Bild:Giuseppe Garibaldi (1866).jpg
Giuseppe Garibaldi um 1866

Giuseppe Garibaldi (* 4. Juli 1807 in Nizza; † 2. Juni 1882 auf Caprera) war ein berühmter Guerillakämpfer und einer der populärsten italienischen Protagonisten des Risorgimento, der italienischen Einigungsbewegung zwischen 1820 und 1870. Er wurde auch „Held Zweier Welten“ genannt. Diese Titulierung bezog sich auf seine militärischen Leistungen sowohl in Südamerika als auch in Europa.

Inhaltsverzeichnis

Leben

Beeinflusst durch Giuseppe Mazzini, einen Vordenker des italienischen Nationalismus und frühen Vorstellungen eines geeinten Europas („Europa der Völker“) unter republikanisch-demokratischen Bedingungen, nahm Garibaldi 1834 an einem Aufstand in Piemont teil. Als dieser scheiterte, wurde er zum Tode verurteilt. Es gelang ihm jedoch, nach Südamerika zu fliehen.
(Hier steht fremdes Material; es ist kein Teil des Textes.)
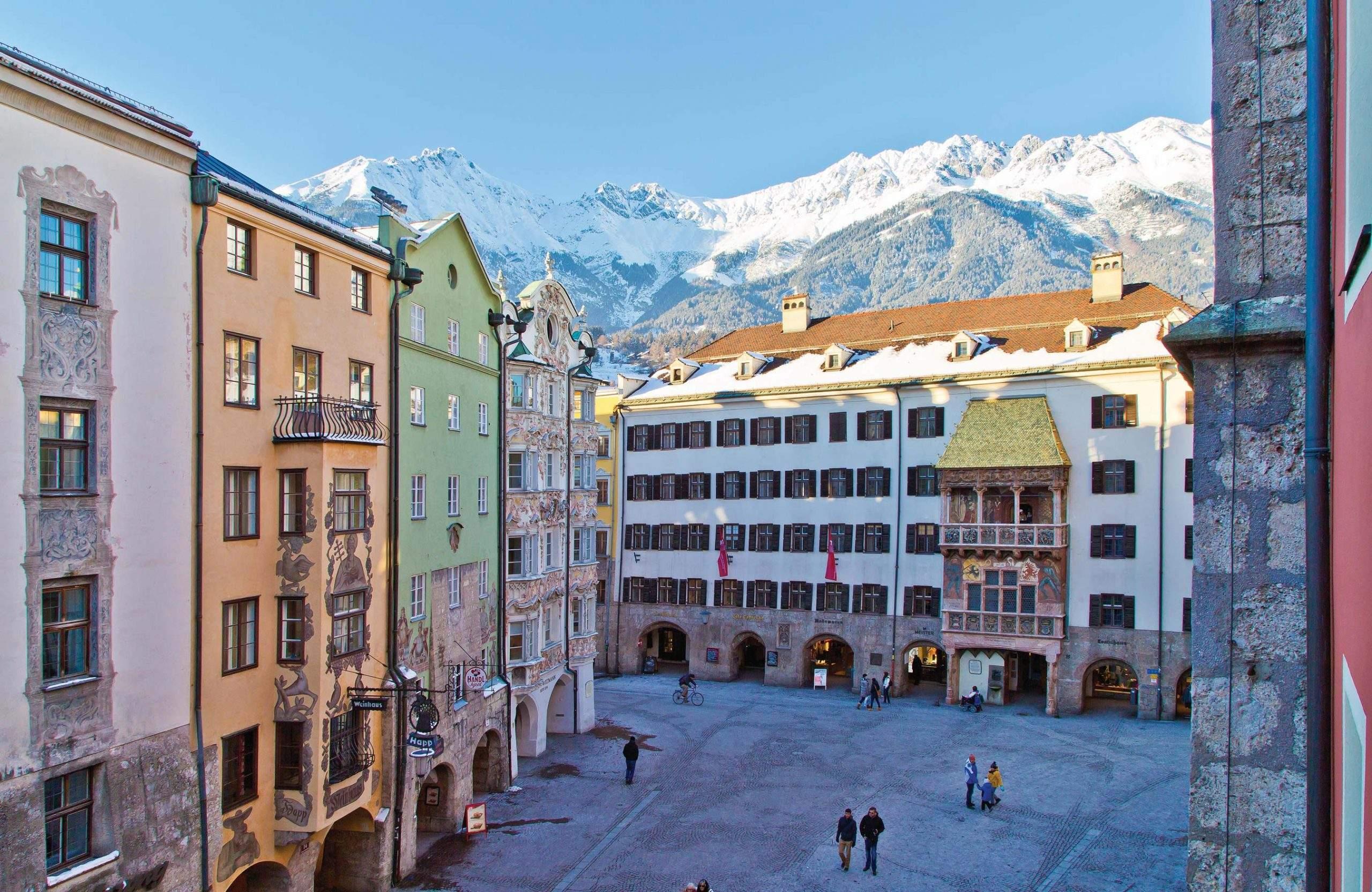 Absteige im Zentrum Innsbrucks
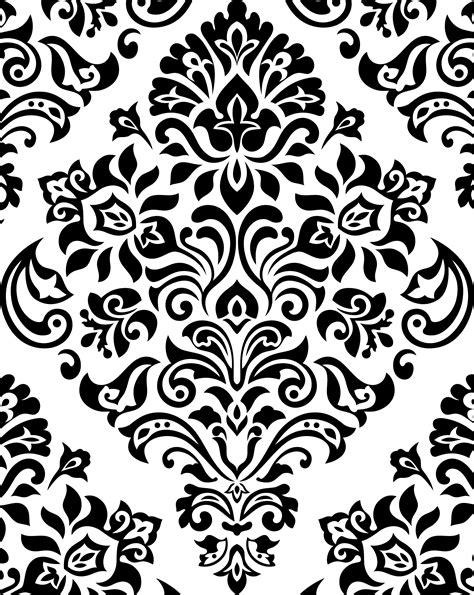 pattern png pattern png google da ara ahşap boyama pinterest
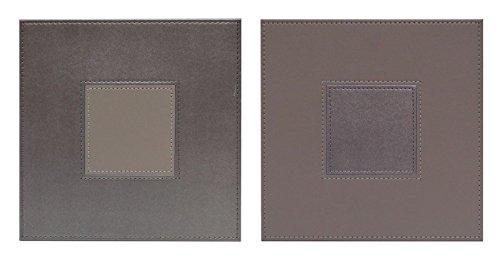 iStyle Lot de 4 simili cuir Stitch Gris carré Sets de table réversibles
Dort beteiligte er sich an Unruhen in Brasilien sowie in Uruguay, wo er die Flotte in den Krieg gegen Argentinien führte. 1848 kehrte er nach Europa zurück, um am italienischen Unabhängigkeitskriege gegen Österreich teilzunehmen (vgl. Märzrevolution). Seine Feldzüge machten ihn zum Nationalhelden. In der kurzlebigen, am 9. Februar 1849 von Mazzini ausgerufenen Römischen Republik war er Anführer der Revolutionsarmee, und konnte als solcher mit seinen Truppen die im April des Jahres zugunsten des geflohenen Papstes Pius IX. intervenierende französische Armee zunächst aufhalten, musste dann aber vor der Übermacht der Franzosen, die Rom über einen Monat lang belagerten, weichen. Nach der Niederschlagung der Römischen Republik am 3. Juli 1849 sah er sich gezwungen, als Anführer abzudanken und erneut, diesmal nach New York, USA, zu fliehen.

Er kehrte 1854 wieder nach Italien zurück, und unterstützte Piemont-Sardinien in einem weiteren Krieg gegen Österreich. 1860 segelte er mit eintausend so genannten Rothemden von Genua aus nach Süden, um Sizilien und Neapel zu erobern ("Zug der Tausend"). Wilhelm Rüstow war sein Generalstabschef , später Kommandant des linken Flügels der Südarmee. Am 19. September war Rüstow bei Capua und am 1. Oktober gegen die Neapolitaner siegreich. In Sizilien ernannte Garibaldi sich zum Dikatator im Namen von Viktor Emanuel II. In der Schlacht von Calatafimi schlug seine Armee die Truppen des Königs von Neapel, und ein Volksaufstand kam ihm bei seiner Eroberung von Palermo hilfreich gelegen.

Bild:Garibal.JPG
Garibaldi-Denkmal in Cesenatico

Noch im selben Sommer zog er kämpfend bis nach Neapel, wo er am 1. Oktober mit seinen Leuten die wichtige Schlacht am Volturno schlug. Danach begann er mit dem Zuge auf Rom. Eine Besetzung Roms hätte allerdings Frankreich unter Kaiser Napoléon III., den Beschützer des Katholizismus, eingreifen lassen, und somit das Bündnis zwischen Piemont und Frankreich auf Spiel gesetzt. Der Premierminister von Piemont, Camillo Benso Conte di Cavour, beschloss deshalb, selbst gegen Garibaldi zu ziehen. Der übergab angesichts der Zustimmung der Bevölkerungsmehrheit für einen Anschluss an die piemontesische Monarchie seine Gewinne in Sizilien und Neapel an König Viktor Emanuel II. und setzte sich auf der Insel Caprera vor Sardinien zur Ruhe. Dort plante er, die päpstlichen Staaten im zentralen Italien zu befreien und Rom zur Hauptstadt des jungen italienischen Königreiches zu machen. Bei seinem ersten Feldzuge, 1862, wurde er bei der Schlacht am Aspromonte durch Truppen des italienischen Königs schwer verwundet, doch 1867 zog er erneut los und konnte nur von französischen Truppen aufgehalten werden.

Während des Deutsch-Französischen Krieges (1870-71) führte er eine Armee aus Freiwilligen, um die neue französische Republik zu unterstützen.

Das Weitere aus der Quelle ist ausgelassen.